这天底下,最怕这一个“孝”字的,除了皇帝,还是皇帝。
长乐恍若刚从一场梦中醒来,一个激灵,这才看清遗玉是捏死了什么凭仗,僵硬地转过脖子,看着那跪在地上的细弱身影,心里缓缓冒出一丝寒意,再看一眼那摔在地上好像晕过去的小姑子,狠狠心,闭了眼睛,别过头去。
李世民望了长乐所站的方向一眼,轻呵出一口气,再瞧那地上跪着的,心中有点被迫无奈的恼怒,但无法的掩盖的,却是一份欣赏。
房相,真是生了一双好儿女,可惜。
“就算是她们不对,你也不该冲动打人,长乐,她说的你都听见了,你可还有不服气的地方?”
到底是父女,不能不给自己女儿一个台阶下。
“回禀父皇,这次是儿臣心急,失了分寸,确实不该口无遮拦,请父皇责罚。”
遗玉手心都捏出汗来,得听长乐低头,松了一口气,又有些失望,长孙夕的底子她早看清楚,也就是个心眼多又娇生惯养的千金小姐,而这般干脆就低头认错的长乐,明显技高一杆,今日之事,想来是她清醒了一下,来日再对上,让她有了堤防,再想让她吃亏,可就难上加难了。
李世民也不管下面这一群女子是如何的心思百转,暗暗较劲儿,不多考量,便下了定论:
“今天的事,双方都有不妥,然长乐同长孙夕有错在先,失了礼教,就罚你们在家中思过三个月,抄礼经百篇。”
早就气歪了脸的长孙冲,被李泰从虔香楼压了一路到宫里,这才赶上开口说一句话:
“启禀皇上,这使不得啊,汉王殿下同夕儿的婚期就定在四月初,这要禁足三个月,介时又该如何是好?”
“是吗?”李世民偏头问了一旁的内侍。
“皇上,是四月初三。

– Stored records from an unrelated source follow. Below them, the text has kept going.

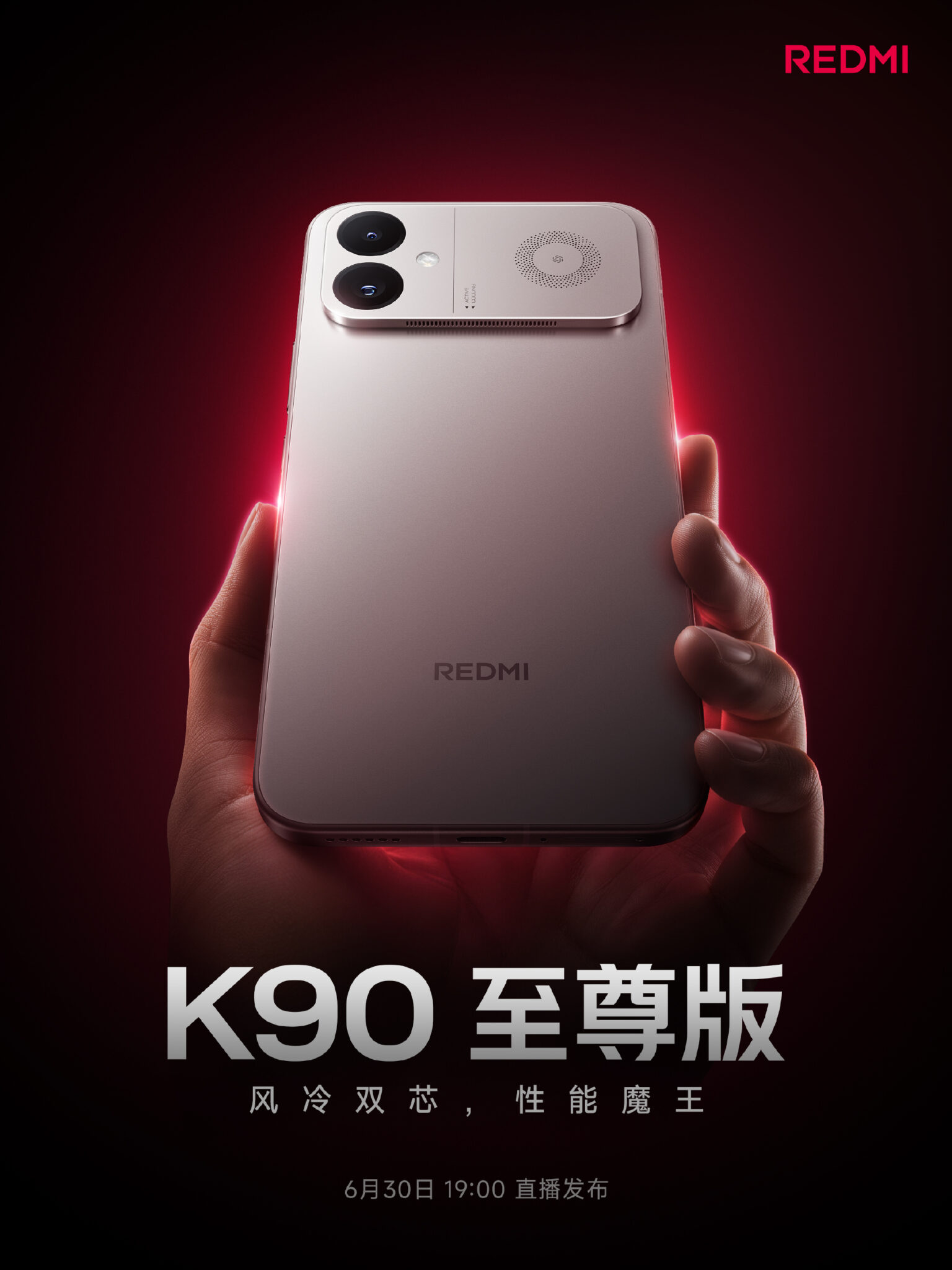 Redmi K90 Ultra será um verdadeiro flagship a preço de saldo! Mas não para nós.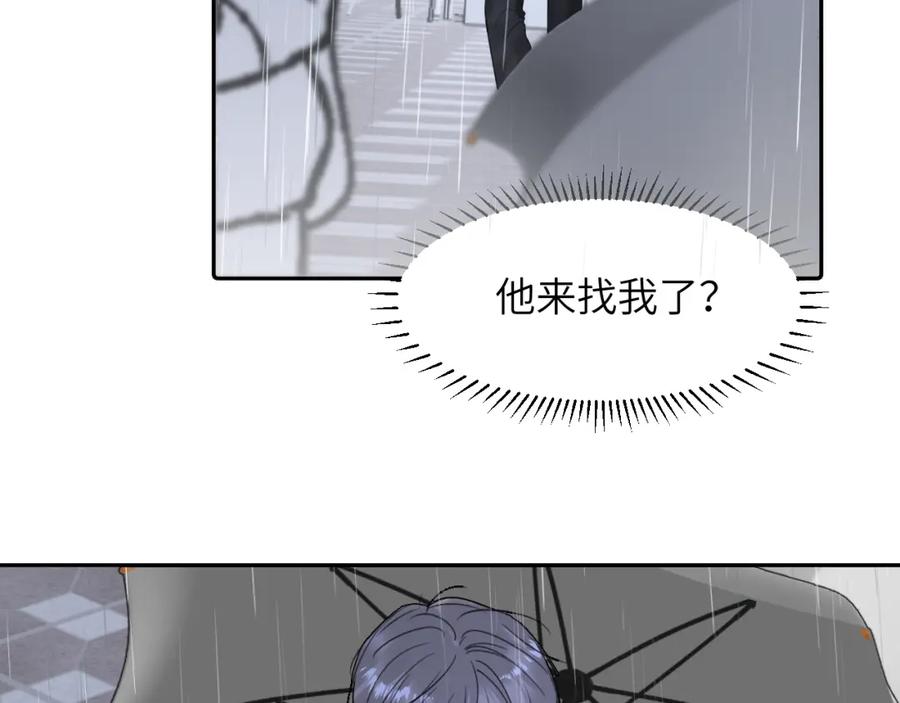 《赎罪之犬》第四十话 我不会结婚了 第57页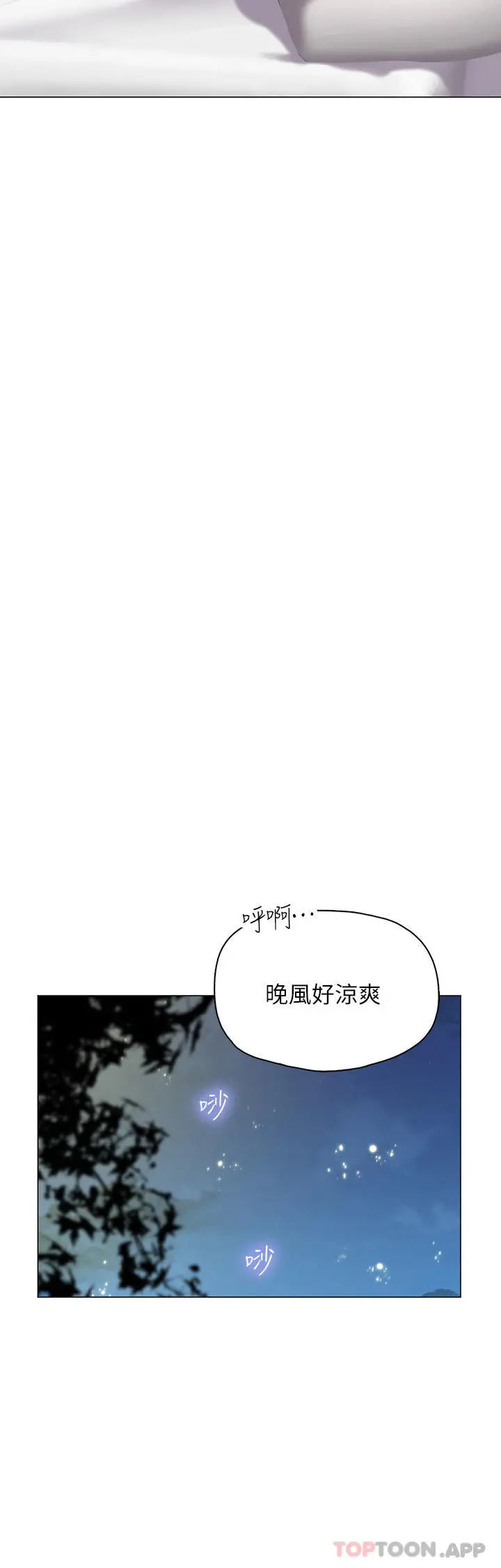 漫画《海女实习生》第33话第45张图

”
李世民略一思索,“那就往后挪吧。”
也亏得长孙夕摔晕了过去,若是醒着,还不给气疯了去,推迟婚期,这才是真正的罚头。长孙冲干着急没办法,他这驸马虽然是个倔脾气,可也不敢同皇帝对着干,只能认了,但将遗玉记恨多深,那就不为外人知了。
“至于魏王妃,朕再说一回,你打人也是不对的,你打了人家闺女,岂不叫人家父母恼你,就罚你送一份药材到长孙府上去吧。”
这与其说是惩罚,倒不如说是给长孙家一个台阶下,遗玉怎会不识时务,即已得了大便宜,就不计较这些个小零小碎的,当即就低头认了罚。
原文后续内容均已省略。